Detecting and Classifying Bot Traffic in GA4 with BigQuery ML

Detecting and Classifying Bot Traffic in GA4 with BigQuery ML

Bot traffic is a common problem for website owners, as it can skew analytics data and misrepresent user behavior. Bots can be used for various purposes, including web scraping, spamming, and click fraud, among others. In order to accurately analyze user behavior and make data-driven decisions, it is essential to detect and classify bot traffic in Google Analytics 4 (GA4). However, traditional methods for identifying bots can be time-consuming, labor-intensive, and prone to errors. In this article, we will explore how BigQuery ML can be used to detect and classify bot traffic in GA4 efficiently. Whether you’re a beginner or an experienced GA4 user, this article will provide a comprehensive guide to detecting and categorizing bot traffic with BigQuey ML models.
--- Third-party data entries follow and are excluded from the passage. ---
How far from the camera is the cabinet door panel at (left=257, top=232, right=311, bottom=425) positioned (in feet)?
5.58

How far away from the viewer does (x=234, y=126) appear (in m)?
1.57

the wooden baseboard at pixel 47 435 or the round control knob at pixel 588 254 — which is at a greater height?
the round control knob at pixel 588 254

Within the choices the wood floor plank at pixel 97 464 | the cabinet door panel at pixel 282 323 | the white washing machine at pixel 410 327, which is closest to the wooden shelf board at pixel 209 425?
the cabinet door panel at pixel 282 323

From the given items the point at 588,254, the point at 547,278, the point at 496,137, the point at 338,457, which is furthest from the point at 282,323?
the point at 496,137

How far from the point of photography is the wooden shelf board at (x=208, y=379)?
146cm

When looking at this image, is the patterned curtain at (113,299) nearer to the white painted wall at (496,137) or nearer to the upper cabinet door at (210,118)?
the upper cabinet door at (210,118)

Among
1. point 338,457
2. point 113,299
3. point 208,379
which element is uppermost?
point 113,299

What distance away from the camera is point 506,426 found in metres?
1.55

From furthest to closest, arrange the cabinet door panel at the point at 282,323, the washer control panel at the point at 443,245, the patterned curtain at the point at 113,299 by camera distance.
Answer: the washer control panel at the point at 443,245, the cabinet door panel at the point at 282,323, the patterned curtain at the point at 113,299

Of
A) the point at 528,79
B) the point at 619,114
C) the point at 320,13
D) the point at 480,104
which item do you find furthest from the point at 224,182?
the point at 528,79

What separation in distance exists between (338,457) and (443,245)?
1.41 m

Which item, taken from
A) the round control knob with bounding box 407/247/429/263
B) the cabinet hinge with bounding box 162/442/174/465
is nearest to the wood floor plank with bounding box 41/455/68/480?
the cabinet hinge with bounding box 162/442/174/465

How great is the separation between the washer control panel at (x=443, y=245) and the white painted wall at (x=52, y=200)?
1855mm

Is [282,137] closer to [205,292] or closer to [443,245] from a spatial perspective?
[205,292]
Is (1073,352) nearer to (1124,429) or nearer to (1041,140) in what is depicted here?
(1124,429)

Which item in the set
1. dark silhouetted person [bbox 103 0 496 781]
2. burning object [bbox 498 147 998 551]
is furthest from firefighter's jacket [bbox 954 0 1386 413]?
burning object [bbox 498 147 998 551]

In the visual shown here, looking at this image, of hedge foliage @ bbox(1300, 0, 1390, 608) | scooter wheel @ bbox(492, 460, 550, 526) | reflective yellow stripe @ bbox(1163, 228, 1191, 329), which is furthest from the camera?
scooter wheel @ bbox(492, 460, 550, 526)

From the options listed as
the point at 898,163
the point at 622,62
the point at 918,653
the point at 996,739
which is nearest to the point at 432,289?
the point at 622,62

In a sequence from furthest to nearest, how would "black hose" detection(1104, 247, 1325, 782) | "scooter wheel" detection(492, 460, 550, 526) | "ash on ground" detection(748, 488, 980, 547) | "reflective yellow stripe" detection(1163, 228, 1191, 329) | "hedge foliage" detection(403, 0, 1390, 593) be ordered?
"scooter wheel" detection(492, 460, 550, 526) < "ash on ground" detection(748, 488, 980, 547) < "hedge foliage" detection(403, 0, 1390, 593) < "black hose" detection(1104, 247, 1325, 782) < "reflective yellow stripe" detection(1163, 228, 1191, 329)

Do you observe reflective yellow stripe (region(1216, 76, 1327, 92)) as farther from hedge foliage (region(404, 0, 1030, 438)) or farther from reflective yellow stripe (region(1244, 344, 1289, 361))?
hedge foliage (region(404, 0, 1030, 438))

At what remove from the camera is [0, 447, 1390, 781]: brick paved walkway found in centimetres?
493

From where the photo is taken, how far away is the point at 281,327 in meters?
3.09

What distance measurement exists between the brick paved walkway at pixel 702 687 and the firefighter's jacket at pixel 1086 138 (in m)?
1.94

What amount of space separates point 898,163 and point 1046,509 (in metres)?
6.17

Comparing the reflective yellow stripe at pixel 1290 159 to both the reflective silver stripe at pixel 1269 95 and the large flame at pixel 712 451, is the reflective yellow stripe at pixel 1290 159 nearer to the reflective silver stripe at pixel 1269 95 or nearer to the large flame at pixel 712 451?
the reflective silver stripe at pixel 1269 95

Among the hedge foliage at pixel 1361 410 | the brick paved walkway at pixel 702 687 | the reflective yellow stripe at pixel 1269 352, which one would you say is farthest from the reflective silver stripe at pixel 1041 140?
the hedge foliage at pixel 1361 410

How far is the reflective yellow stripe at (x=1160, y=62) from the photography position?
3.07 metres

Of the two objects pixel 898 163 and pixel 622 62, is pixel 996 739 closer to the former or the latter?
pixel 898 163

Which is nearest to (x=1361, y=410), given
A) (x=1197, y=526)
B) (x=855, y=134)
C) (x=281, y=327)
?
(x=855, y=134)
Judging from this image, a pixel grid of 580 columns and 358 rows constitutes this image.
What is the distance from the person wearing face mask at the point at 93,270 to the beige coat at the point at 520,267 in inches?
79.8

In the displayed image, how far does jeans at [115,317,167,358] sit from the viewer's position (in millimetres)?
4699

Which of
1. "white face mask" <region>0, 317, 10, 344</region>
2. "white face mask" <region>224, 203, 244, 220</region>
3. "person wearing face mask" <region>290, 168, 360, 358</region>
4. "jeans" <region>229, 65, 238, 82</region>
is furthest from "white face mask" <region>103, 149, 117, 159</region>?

Before we begin, there are a few prerequisites you need to follow this guide:

  • GA4 BigQuery export: You need to have a GA4 BigQuery dataset. In case you haven’t created one yet, you can link GA4 to BigQuery following this guide
  • No SQL knowledge required: Don’t worry if you don’t have any SQL knowledge. We’ll provide you with the code you need to run in BigQuery. Additionally, we’ll be using GA4 SQL, a tool we’ve built that allows you to generate BigQuery queries through a user interface, without requiring any SQL knowledge.

Here are the sections we will cover in this article:

  1. Identify bot traffic through demographic and behavioral data
  2. Train a BigQuery ML classification model with the labeled bot traffic.
  3. Evaluate the model using statistical measures such as precision, recall, and F1 score.
  4. Make predictions using the trained model.
  5. Utilize predictions to take action against bot traffic.

1- Identify & Label Bot Traffic

In order to accurately detect and classify bot traffic in GA4 using BigQuery ML, we first need to identify patterns in the data that indicate bot activity. Two main types of data can help us with this task: demographic and behavioral data.

Behavioral Data

While some bots can be difficult to distinguish from real users, certain behavioral metrics can help identify unusual interactions that are common to bot traffic. Based on my experience, the following metrics have proven to be effective in detecting and classifying bot traffic. However, you can still add any other metric that you think would be useful for your specific case.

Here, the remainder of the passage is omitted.